Justin Broadrick resurrects his FINAL project for an album of woozy, crackly murk

Over the course of forty years Justin Broadrick has covered a remarkable amount of ground, most of it grey and most of it miserable. Always challenging, usually obtuse, and on several occasions wildly influential, his work has encompassed industrial metal, grindcore, techno, post-punk, and shoegaze, as well as mutant combinations thereof. One interesting career motif has been how certain projects have been broken down and retired only to later be reborn or reconfigured. While FINAL might not be his most famed outlet it’s perhaps the best example of this cyclic, life-death-rebirth approach to music: it began as a precocious, pre-pubescent power electronics project in the early 80s, and later reemerged as a vehicle for chilly, abstracted ambience.
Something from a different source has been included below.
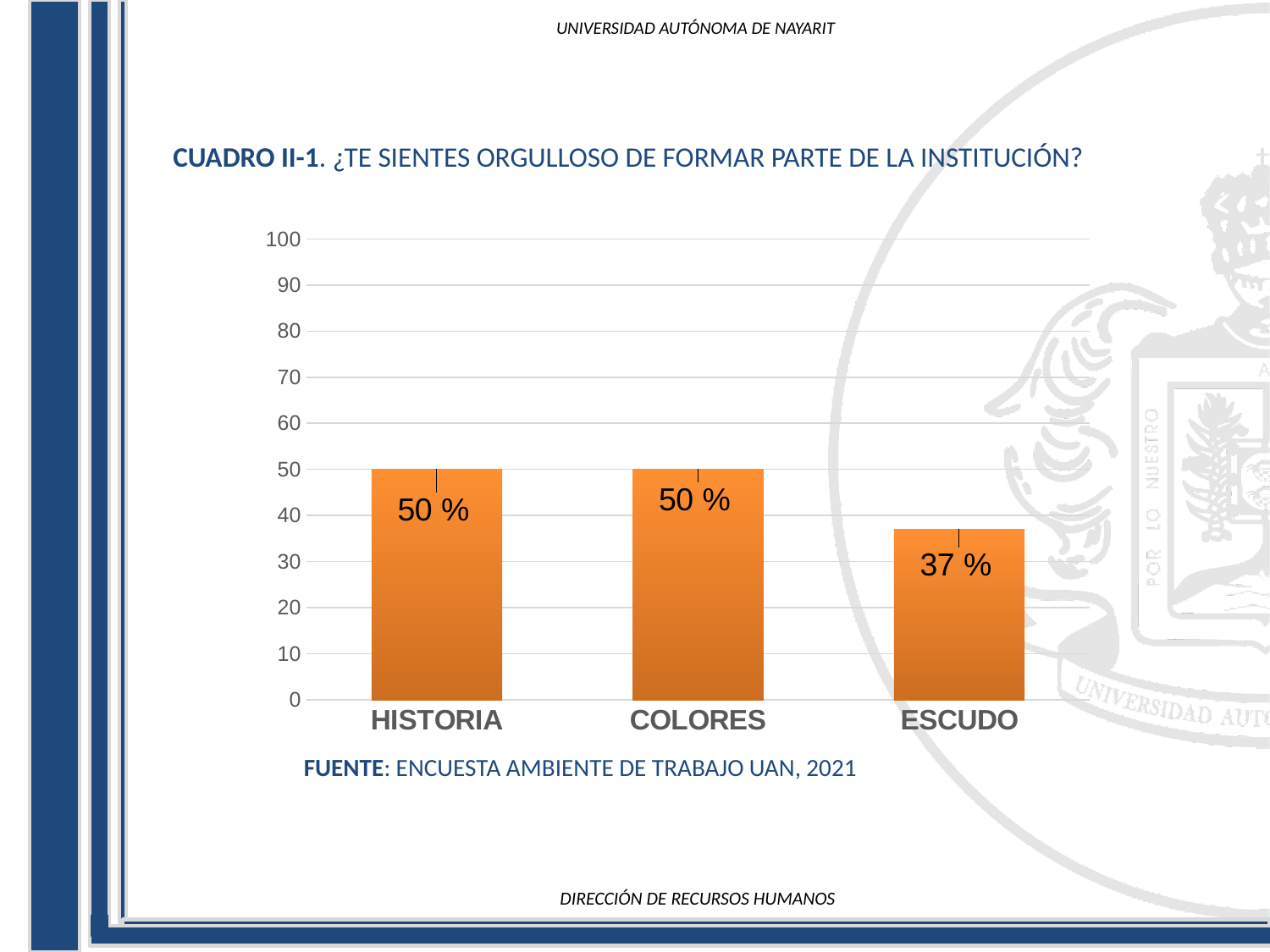
What source is cited below the chart? ENCUESTA AMBIENTE DE TRABAJO UAN, 2021 What is the value for HISTORIA? 50 % What is the value for COLORES? 50 % How many categories are shown on the x axis? 3 What kind of chart is shown on the slide? bar chart Which is larger, the value for COLORES or the value for ESCUDO? COLORES What is the maximum value shown on the vertical axis? 100 Which category has the lowest value? ESCUDO Is the value for ESCUDO greater or less than 40? less What is the value for ESCUDO? 37 % What is the difference between the values for HISTORIA and ESCUDO? 13 %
It Comes To Us All serves as an examination of sonic and physical decay. Thematically this puts us in typically Broadrickian territory, and the blurred, crackling, pulled-apart nature of its eight untitled songs also ally them with his wider work sonically, often putting you in mind of projects like Jesu or Pale Sketcher if they were shorn of everything but their woozy melodies before being stretched endlessly out towards oblivion. This isn’t to say that Broadrick is sinking into his own self-reflective mulch as he explores deterioration and dissolution: his detached, exploratory approach is in full swing, and this probing quality means that rather than complacent immersion It Comes To Us All forces you to stay aware and alert, existing in a jangling state of low-key discomfort and unease even while you admire the art and prettiness of it all.
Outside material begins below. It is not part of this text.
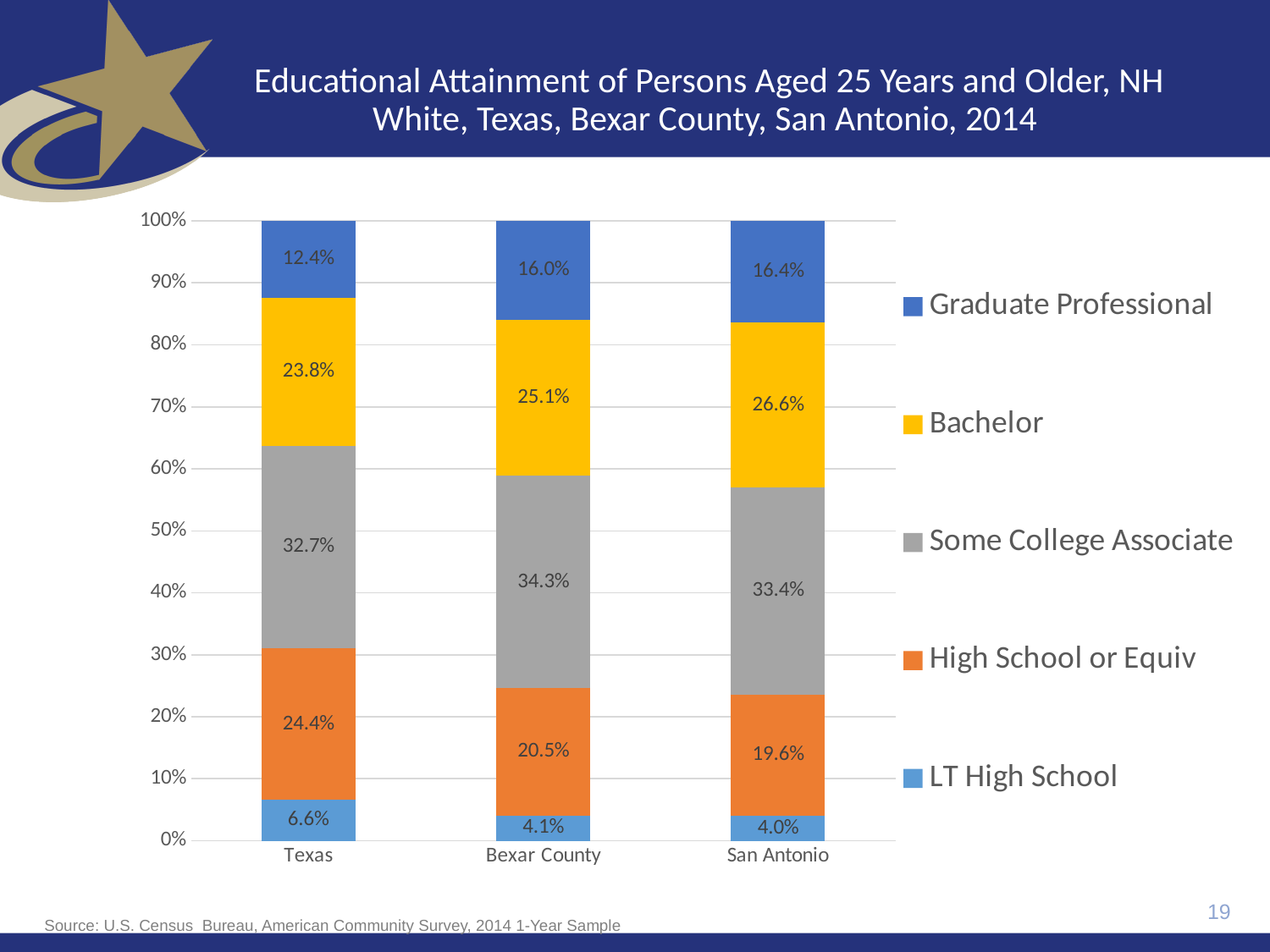
Which category has the lowest Graduate Professional value? Texas What is the Graduate Professional value for Bexar County? 16.0% What is the difference between the Bachelor values for San Antonio and Texas? 2.8% What is the Bachelor value for San Antonio? 26.6% Which series is shown in yellow in the legend? Bachelor What is the Some College Associate value for Bexar County? 34.3% What kind of chart is shown on the slide? Stacked bar chart Which is larger, the High School or Equiv value for Bexar County or for San Antonio? Bexar County How many categories are shown on the x axis? 3 Which category has the highest High School or Equiv value? Texas What is the LT High School value for Texas? 6.6% How many series does the legend list? 5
The album opens with a woozy, squelching, deconstructed poppiness, elsewhere treating you to the sound of corroding wind chimes taunting an insomniac and the sensation that you’re slowly, calmly drowning in water that’s precisely heated to match your own body temperature. It’s the album’s second track, though, that perhaps has the most startling psychic effect: it’s like being separated from your corporeal form and before being sluiced down a sterile tube towards something vast and unknowable, all the while wondering whether you’re going to land in some bright, pure, sanctified afterlife or are simply continuing the slide down a lifelong garbage chute that takes you from one enervating shitpit to the next. 

The album fits seamlessly with the rest of FINAL’s post-2000 oeuvre, as well as the wider collage of Broadrick’s wider work. As a standalone ambient artefact it’s also a resounding – if disquieting – success: in Eno-esque terms a sort of Music For The Endless Time You Spend In A Care Home Watching Someone You Love Slowly Die.